TEXT FOR ANALYSIS →
------------------------------

Senior Book Notes

Want to read with us? Our Fall Schedule

A little background: Our book group’s origin was my final course before full retirement from Mills College in the Spring of 2020; it was a wonderful collaboration between a Mills English course “Coming to Age” and the Downtown Oakland Senior Center, in which students and seniors met together. The pandemic cut short our in-person discussions, and we turned to Zoom. After the semester ended, members of the senior center proposed we continue on Zoom on our own.

At first, I continued to select the books and was responsible for coming up with discussion prompts, but over time our process changed in wonderful ways. For example, at each meeting now, every member shows up prepared to call our attention to a particular passage or to consider a question or theme. We never know in advance where our discussions will lead, and it is wonderful to note the similarities and differences between what captures our attention and how we have responded to the passages, and texts, we have chosen.

We meet in sessions that generally run about eight meetings (or four per month). We meet twice a month over the session, and we all participate in selecting books. Before the end of each session, we all submit titles and brief descriptions of two or three books we have read and recommend. Two members, Patricia and Carole, helpfully type up the list and send a group email. Then, at the session’s final meeting, we vote to select eight books for the next. 

We focus primarily on fiction (novels or short story collections)by women  that feature an old woman as protagonist. Occasionally,  we select fiction by a man or we digress from fiction to a collection of essays. However, over the five years we have been meeting, most of our selections fall into our original category: fiction by women with older women protagonists.

------------------------------

ABOUT THIS TASK → Can you extend the piece on the senior book group, continuing on from its last sentence?

DATA SHOWN →

------------------------------

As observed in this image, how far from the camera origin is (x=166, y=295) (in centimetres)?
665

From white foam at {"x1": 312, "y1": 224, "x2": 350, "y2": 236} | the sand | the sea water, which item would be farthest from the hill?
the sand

------------------------------

EXPECTED OUTPUT →
If you’d like to read along,  our fall/winter session is August 11-November 24.

August 11:  Mrs. Quinn’s Rise to Fame by Olivia Ford. 2024; 384 pages.

August 25:  Three Things About Elsie by Joanna Cannon. 

2018; 372 pages.

September 8:  Erotic Stories of Punjabi Widows by Balli Kaur Jaswal. 2017; 304 pages.

September 22: The Snow Child by Eowyn Ivey. 2012; 389 pages.

October 13:  Cat Brushing and Other Stories by Jane Campbell; 2022. 245 pages.

October 27: Loved and Missed by Susie Boyt; 2021. 208 pages.

November 10: An Unnecessary Woman by Rabith Almeddine; 2012; 291 pages.

November 24: Stone Yard Devotional by Charlotte Wood. 2024; 320 pages.

Senior Book Chat

Sipsworth by Simon Van Booy (2024)

Following the loss of her husband and son, 83 year old Helen Cartwright returns to the village of her childhood after living abroad for six decades. Her only wish is to die quickly and without fuss. She retreats into her home on Westminster Crescent, becoming a creature of routine and habit: “Each day was an impersonation of the one before with only a slight shuffle–as though even for death there is a queue.”

Then, one cold winter night, a chance encounter with a mouse sets Helen on a surprising journey. Over the course of two weeks in a small English town, this reclusive widow discovers an unexpected reason to live.

A Southern Review of Books reviewer notes that “Booy depicts aging and atrophy, loneliness and invisibility, with compassion,” and we largely agreed. Our responses to the book were mostly positive, from simply loving it to enjoying its fairytale qualities. The least positive was “I didn’t hate it” from a reader who prefers more character development and would have liked to know more of Helen’s inner life. 

A  reader in the group pointed out the effects of the author’s portrayal in minute detail of the repetition in Helen’s day, including the order of TV shows, the blurring of news from which she feels disconnected. We brought in many of our own observations about the invisibility of the elderly,  the difficulty of making new friends late in life, and the value of community.

It is no longer Helen’s world to think about. And in her mind it is the same news over and over again, with the only difference being that people think they’re hearing it for the first time. When there is a string of robberies in the village, Helen thinks, “But what does she have to steal? This is a place where everything of value has already been taken.”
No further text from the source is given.